When I first arrived in Shogun politics, Harutora was already playing a critical role in Empire politics and, as I gradually formed a new Shogun government, I began to listen to his advice more and more. Most Shogun High Commanders at the time were extremely warlike and ready to jump another faction on the slightest provocation. For such a wild crew of valiant warriors, a young faction leader such as myself did not command the respect and obedience that a veteran leader would. Consequently, Harutora quickly distinguished himself to me from the other high commanders through his more restrained approach to the game’s politics. Almost every piece of advice that he gave me in the early days of my reign as faction leader was accurate. Some of his advice I followed and other advice I ignored to my grief. As our government became established, the enemies and the diplomatic situations that we needed to confront grew more complex and more dangerous. Making a diplomatic move became extremely treacherous with serious implications for a mistake. Harutora’s advice and insights in the Shogun High Council were invaluable and were responsible for shaping many of our decisions.

Some warriors make their names on the battlefield. They receive honor and glory from the masses for their deeds of valor. However, other men make their names and write their legends around the Council Fire through the wisdom of their words. Harutora was not one of the greatest fighters that the Shogun Empire ever had, but, to paraphrase the Duke of Wellington speaking about Napoleon, his presence in the Shogun High Council was worth forty, dedicated fighters. He knew when to be aggressive and when to exercise restraint.

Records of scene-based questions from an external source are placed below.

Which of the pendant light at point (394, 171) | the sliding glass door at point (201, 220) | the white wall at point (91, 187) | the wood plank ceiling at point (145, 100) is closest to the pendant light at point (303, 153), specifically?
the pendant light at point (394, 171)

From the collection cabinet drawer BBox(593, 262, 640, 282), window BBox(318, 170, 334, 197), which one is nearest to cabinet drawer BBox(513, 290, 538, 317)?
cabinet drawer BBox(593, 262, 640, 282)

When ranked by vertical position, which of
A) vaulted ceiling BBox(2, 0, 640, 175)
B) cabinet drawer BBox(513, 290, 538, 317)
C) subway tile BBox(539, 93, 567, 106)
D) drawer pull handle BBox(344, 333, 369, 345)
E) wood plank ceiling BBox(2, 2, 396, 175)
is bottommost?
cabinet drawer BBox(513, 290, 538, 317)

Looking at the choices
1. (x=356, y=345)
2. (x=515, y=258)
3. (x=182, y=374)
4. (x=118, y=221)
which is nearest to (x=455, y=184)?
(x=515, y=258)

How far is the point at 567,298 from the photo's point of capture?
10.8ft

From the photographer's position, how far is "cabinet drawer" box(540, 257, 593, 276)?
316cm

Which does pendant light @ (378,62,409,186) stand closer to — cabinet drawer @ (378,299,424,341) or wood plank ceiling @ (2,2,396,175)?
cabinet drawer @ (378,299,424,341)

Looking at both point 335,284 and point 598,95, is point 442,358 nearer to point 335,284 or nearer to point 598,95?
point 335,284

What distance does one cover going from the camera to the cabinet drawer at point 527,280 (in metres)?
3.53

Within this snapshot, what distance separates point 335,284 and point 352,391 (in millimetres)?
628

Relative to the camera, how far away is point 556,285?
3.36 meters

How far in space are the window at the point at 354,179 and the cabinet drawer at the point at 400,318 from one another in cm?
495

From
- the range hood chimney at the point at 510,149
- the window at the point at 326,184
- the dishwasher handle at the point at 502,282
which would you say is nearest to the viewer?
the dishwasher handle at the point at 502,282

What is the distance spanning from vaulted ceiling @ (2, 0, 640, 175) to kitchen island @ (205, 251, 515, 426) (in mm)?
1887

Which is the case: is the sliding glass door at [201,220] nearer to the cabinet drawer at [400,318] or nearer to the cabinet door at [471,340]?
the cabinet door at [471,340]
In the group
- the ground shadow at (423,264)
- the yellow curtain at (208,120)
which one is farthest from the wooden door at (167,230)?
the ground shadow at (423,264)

The wisdom of his advice and insights were far above his peers and his personality and character made him the ideal champion of Council and Diplomacy for the Shogun Empire.

I do not know how many Shogun soldiers truly appreciated Harutora because he did not lead in battle as mightily as the other Shogun Commanders. Hopefully, this memento of his greatness will help them to understand just how valuable of a player he was and still is for the Shogun Empire. The Shogun Empire and I both owe Harutora a great debt and all honor at our disposal for his surpassing wisdom and dedication to our faction. Therefore, Shoguns, salute your Tetsuo, Harutora!